The doctor smiled as he picked up the reins.

"Young ladies are changeable these days," he said. "We thought the

wedding was to occur soon. Well, I will stop in this afternoon to see

how my patient is getting along."

He drove away then, and I stood looking after him. He was a doctor of

the old school, of the class of family practitioner that is fast dying

out; a loyal and honorable gentleman who was at once physician and

confidential adviser to his patients. When I was a girl we called in

the doctor alike when we had measles, or when mother's sister died in

the far West. He cut out redundant tonsils and brought the babies with

the same air of inspiring self-confidence. Nowadays it requires a

different specialist for each of these occurrences. When the babies

cried, old Doctor Wainwright gave them peppermint and dropped warm

sweet oil in their ears with sublime faith that if it was not colic it

was earache.
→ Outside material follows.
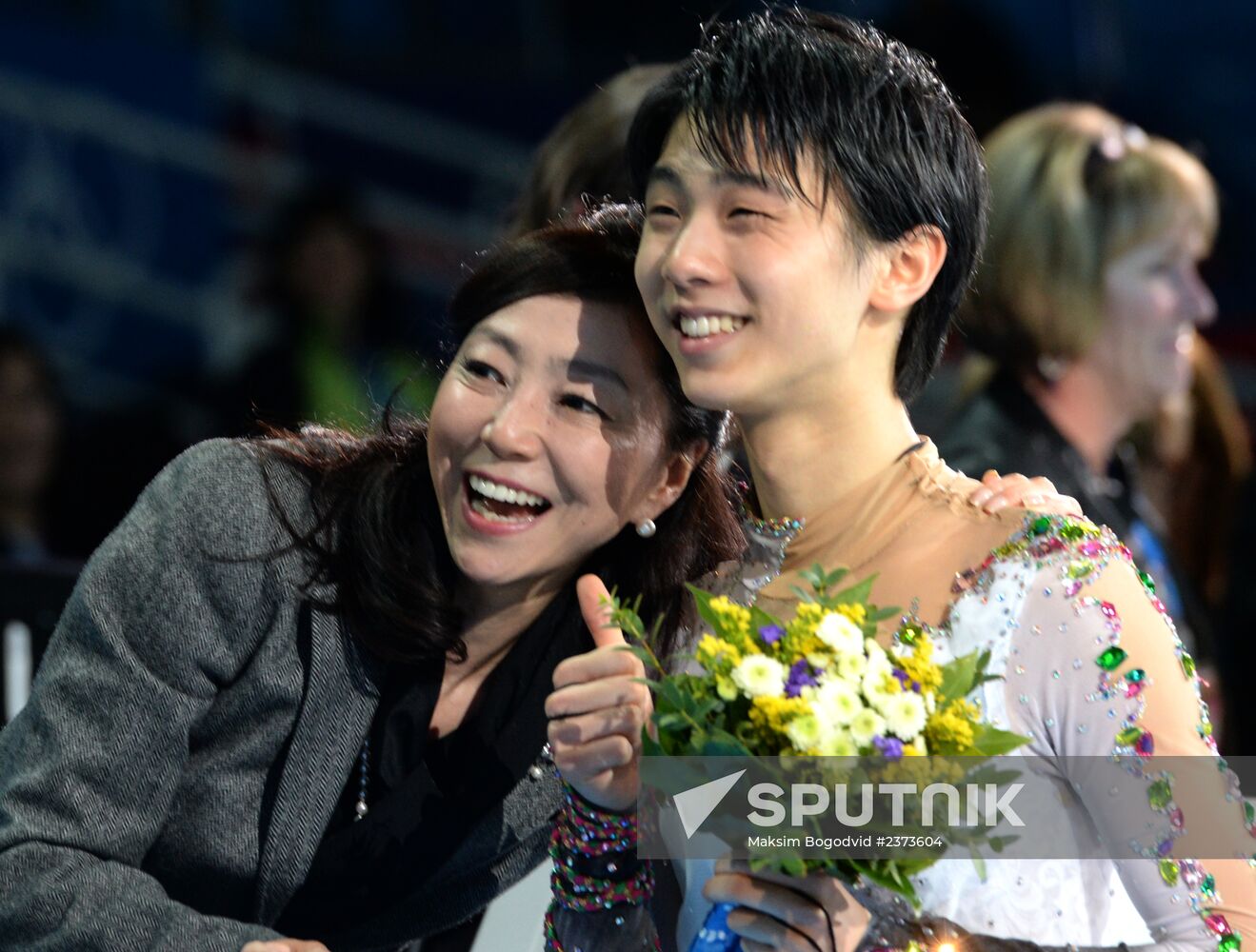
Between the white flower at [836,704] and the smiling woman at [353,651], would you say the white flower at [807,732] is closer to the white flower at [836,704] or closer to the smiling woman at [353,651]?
the white flower at [836,704]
When, at the end of a year, father met him driving in his

high side-bar buggy with the white mare ambling along, and asked for a

bill, the doctor used to go home, estimate what his services were worth

for that period, divide it in half--I don't think he kept any

books--and send father a statement, in a cramped hand, on a sheet of

ruled white paper. He was an honored guest at all the weddings,

christenings, and funerals--yes, funerals--for every one knew he had

done his best, and there was no gainsaying the ways of Providence.